PROBLEM STATEMENT —
Render the data below as a JSON list of strings, one string per line and no blank lines, starting at the first line and ending with the line containing "pixel 141 205 <". Leave out the pictures.

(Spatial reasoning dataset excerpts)
######

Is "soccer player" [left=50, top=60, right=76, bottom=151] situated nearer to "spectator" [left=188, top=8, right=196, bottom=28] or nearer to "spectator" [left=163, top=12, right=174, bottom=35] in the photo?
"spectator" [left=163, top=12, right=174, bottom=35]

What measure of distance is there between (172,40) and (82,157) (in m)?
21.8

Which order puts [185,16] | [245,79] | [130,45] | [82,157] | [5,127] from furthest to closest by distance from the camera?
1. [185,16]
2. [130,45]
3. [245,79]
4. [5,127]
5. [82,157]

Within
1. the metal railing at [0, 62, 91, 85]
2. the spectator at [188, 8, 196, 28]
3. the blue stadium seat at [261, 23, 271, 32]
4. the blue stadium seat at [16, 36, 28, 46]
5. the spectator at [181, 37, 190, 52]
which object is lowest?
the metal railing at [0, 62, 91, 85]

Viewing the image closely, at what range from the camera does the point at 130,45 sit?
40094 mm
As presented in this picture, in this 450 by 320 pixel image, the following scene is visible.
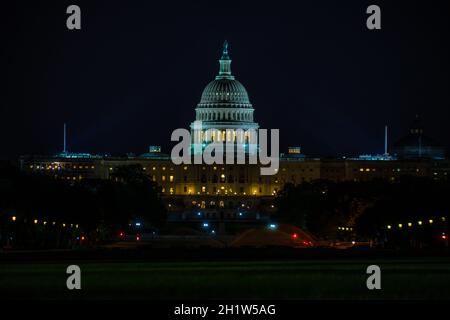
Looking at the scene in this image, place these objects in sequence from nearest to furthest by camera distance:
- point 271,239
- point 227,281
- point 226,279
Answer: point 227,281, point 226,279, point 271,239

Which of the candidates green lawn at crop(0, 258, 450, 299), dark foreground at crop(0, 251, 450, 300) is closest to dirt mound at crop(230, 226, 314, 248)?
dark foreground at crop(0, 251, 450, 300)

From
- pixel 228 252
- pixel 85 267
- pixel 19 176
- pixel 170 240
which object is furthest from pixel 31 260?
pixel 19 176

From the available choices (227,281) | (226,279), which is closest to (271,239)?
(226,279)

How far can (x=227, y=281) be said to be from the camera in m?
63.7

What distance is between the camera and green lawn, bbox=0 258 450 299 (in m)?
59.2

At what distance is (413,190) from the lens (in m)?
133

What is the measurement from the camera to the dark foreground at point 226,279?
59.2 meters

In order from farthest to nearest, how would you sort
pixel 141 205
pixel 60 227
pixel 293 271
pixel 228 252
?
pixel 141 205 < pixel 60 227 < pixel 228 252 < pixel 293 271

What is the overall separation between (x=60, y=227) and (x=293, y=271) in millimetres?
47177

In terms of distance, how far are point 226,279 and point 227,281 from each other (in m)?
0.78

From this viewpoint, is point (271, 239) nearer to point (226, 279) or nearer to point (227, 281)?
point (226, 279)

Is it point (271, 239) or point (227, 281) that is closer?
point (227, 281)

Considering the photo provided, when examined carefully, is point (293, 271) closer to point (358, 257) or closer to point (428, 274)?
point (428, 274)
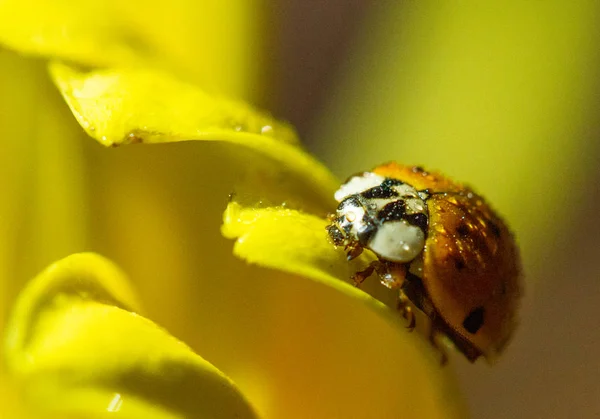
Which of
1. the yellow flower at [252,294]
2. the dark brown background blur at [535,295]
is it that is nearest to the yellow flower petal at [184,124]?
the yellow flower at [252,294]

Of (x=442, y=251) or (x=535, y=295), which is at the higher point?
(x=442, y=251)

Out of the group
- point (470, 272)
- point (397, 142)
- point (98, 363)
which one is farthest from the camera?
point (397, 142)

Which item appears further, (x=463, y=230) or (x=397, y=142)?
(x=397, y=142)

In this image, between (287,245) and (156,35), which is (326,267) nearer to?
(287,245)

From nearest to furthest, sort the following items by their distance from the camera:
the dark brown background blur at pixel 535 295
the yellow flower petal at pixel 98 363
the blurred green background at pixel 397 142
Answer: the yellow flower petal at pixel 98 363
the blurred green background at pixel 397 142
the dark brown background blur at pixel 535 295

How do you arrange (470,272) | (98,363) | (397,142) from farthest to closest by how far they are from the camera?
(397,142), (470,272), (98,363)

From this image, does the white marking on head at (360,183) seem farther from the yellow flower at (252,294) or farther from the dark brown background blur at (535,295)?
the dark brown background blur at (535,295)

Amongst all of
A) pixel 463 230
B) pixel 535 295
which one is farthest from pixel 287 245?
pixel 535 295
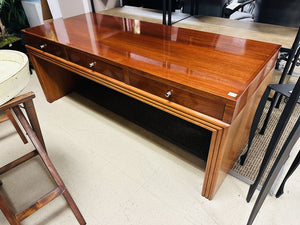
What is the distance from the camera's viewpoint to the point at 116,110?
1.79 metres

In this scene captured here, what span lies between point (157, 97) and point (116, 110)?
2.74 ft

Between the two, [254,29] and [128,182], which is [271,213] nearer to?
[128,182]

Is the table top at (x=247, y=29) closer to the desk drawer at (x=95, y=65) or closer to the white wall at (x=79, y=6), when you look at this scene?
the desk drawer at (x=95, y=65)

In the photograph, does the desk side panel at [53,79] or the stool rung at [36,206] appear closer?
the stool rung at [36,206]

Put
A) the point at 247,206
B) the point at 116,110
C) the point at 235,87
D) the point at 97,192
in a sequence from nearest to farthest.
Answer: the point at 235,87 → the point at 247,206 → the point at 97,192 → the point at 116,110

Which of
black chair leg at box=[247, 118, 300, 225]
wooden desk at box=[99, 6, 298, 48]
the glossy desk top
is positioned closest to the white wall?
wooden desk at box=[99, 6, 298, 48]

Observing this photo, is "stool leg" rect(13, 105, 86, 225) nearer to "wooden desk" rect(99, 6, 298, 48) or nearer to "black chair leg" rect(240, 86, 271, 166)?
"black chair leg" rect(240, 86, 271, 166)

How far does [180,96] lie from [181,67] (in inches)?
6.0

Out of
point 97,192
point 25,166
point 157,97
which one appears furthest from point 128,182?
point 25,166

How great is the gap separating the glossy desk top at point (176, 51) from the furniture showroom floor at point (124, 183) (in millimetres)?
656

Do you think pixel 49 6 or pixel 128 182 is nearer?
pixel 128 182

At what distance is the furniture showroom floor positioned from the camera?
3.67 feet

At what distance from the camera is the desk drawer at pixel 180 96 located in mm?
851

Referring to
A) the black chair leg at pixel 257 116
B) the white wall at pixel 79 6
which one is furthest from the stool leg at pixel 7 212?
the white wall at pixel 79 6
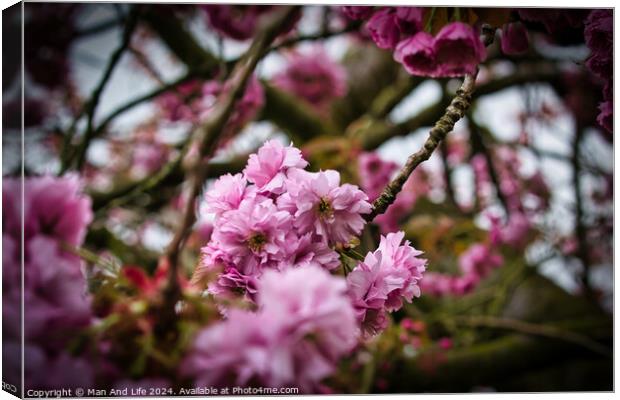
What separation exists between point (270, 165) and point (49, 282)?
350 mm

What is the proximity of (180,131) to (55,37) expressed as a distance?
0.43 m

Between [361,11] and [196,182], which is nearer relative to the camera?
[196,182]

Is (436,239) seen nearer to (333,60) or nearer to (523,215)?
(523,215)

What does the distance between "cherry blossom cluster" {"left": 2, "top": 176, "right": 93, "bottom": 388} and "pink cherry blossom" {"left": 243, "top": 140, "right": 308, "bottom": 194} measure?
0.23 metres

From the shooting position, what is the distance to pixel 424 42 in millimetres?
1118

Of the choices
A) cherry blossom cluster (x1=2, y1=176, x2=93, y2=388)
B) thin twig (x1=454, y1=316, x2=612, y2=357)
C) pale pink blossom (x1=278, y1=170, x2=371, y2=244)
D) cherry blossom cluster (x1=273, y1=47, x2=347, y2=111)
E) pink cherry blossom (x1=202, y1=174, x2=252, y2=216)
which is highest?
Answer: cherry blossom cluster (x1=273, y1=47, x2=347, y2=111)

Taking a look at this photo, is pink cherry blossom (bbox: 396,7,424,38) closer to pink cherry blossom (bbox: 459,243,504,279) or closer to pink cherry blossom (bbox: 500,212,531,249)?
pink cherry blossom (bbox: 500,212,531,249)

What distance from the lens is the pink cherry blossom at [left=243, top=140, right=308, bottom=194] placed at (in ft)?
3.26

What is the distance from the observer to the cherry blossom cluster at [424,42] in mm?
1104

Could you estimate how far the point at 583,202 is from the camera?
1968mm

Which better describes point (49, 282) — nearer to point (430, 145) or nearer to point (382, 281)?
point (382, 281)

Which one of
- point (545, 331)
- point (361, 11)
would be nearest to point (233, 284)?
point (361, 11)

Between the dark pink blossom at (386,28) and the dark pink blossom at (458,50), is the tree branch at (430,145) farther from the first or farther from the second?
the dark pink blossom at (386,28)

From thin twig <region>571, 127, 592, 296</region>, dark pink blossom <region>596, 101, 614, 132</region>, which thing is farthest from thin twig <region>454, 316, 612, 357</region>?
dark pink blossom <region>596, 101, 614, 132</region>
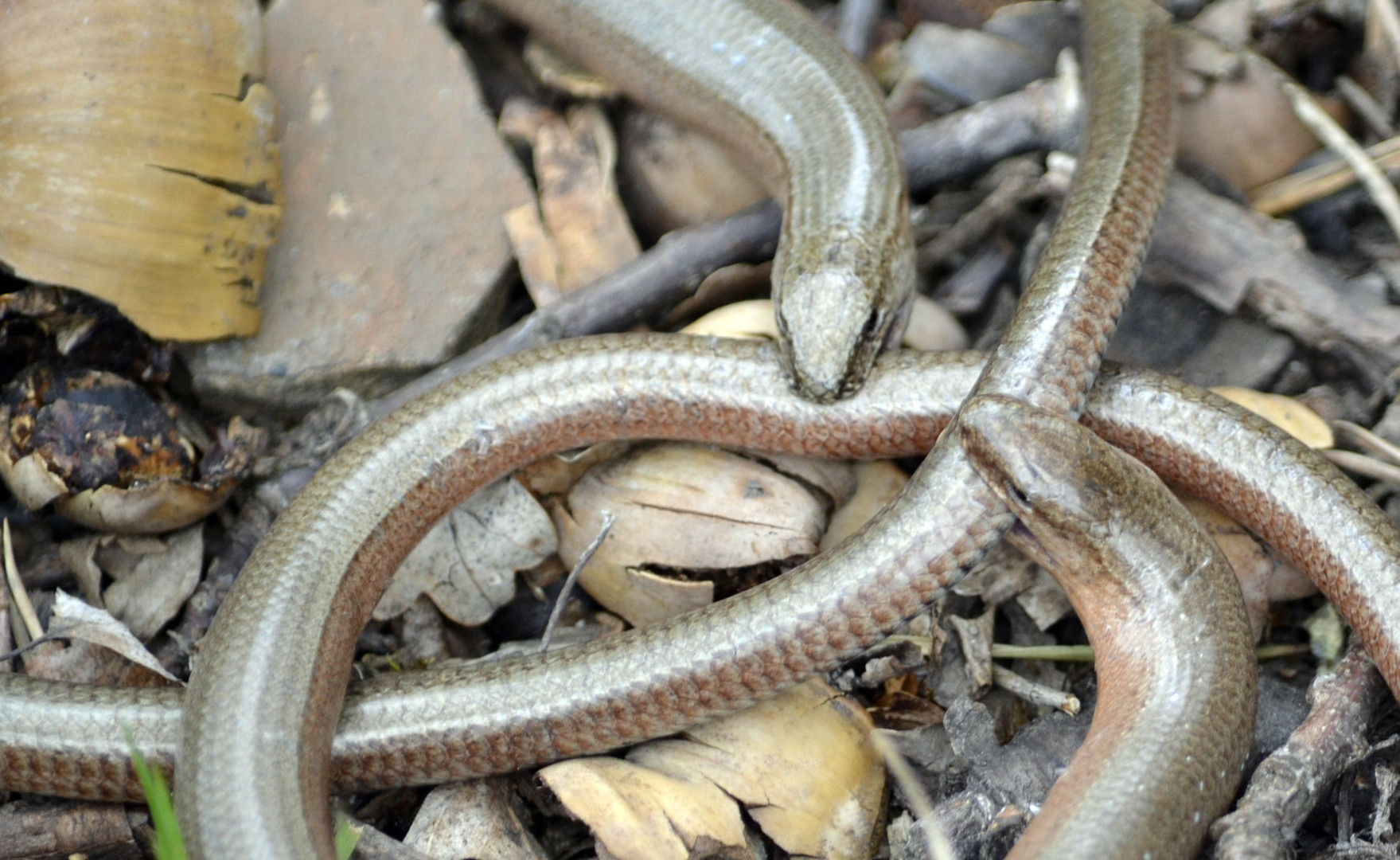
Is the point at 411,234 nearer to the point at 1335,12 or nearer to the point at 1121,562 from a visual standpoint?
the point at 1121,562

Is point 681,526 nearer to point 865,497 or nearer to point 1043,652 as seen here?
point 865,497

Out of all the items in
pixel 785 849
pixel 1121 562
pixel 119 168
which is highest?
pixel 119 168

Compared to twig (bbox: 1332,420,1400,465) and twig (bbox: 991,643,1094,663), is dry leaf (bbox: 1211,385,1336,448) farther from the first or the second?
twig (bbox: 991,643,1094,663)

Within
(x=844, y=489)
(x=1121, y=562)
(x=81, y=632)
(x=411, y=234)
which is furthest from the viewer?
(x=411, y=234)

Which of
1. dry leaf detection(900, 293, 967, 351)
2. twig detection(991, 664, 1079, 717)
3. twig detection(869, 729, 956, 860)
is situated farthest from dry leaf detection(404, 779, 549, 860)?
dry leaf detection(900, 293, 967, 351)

######

FINAL ANSWER —
[
  "Is \"soccer player\" [left=50, top=60, right=76, bottom=151] situated nearer to \"spectator\" [left=188, top=8, right=196, bottom=28] or nearer to \"spectator\" [left=163, top=12, right=174, bottom=35] in the photo?",
  "\"spectator\" [left=163, top=12, right=174, bottom=35]",
  "What measure of distance is there between (172,40) and (82,157) (in m)?",
  "21.8",
  "Which order puts [185,16] | [245,79] | [130,45] | [82,157] | [5,127] from furthest to closest by distance from the camera?",
  "1. [185,16]",
  "2. [130,45]",
  "3. [245,79]",
  "4. [5,127]",
  "5. [82,157]",
  "Within",
  "1. the metal railing at [0, 62, 91, 85]",
  "2. the spectator at [188, 8, 196, 28]",
  "3. the blue stadium seat at [261, 23, 271, 32]",
  "4. the blue stadium seat at [16, 36, 28, 46]",
  "5. the spectator at [181, 37, 190, 52]",
  "which object is lowest?",
  "the metal railing at [0, 62, 91, 85]",
  "Viewing the image closely, at what range from the camera does the point at 130,45 sit?",
  "40094 mm",
  "As presented in this picture, in this 450 by 320 pixel image, the following scene is visible.",
  "Looking at the scene in this image, place these objects in sequence from nearest to furthest by camera distance:",
  "- point 271,239",
  "- point 227,281",
  "- point 226,279",
  "Answer: point 227,281, point 226,279, point 271,239",
  "Which of the candidates green lawn at crop(0, 258, 450, 299), dark foreground at crop(0, 251, 450, 300) is closest to dirt mound at crop(230, 226, 314, 248)?",
  "dark foreground at crop(0, 251, 450, 300)",
  "From",
  "- pixel 228 252",
  "- pixel 85 267",
  "- pixel 19 176",
  "- pixel 170 240",
  "which object is furthest from pixel 31 260?",
  "pixel 19 176",
  "From the available choices (227,281) | (226,279), which is closest to (271,239)?",
  "(226,279)",
  "How far can (x=227, y=281) be said to be from the camera in m?",
  "63.7",
  "What distance is between the camera and green lawn, bbox=0 258 450 299 (in m)?",
  "59.2",
  "At what distance is (413,190) from the lens (in m)?",
  "133",
  "What is the measurement from the camera to the dark foreground at point 226,279?",
  "59.2 meters",
  "In order from farthest to nearest, how would you sort",
  "pixel 141 205",
  "pixel 60 227",
  "pixel 293 271",
  "pixel 228 252",
  "?",
  "pixel 141 205 < pixel 60 227 < pixel 228 252 < pixel 293 271"
]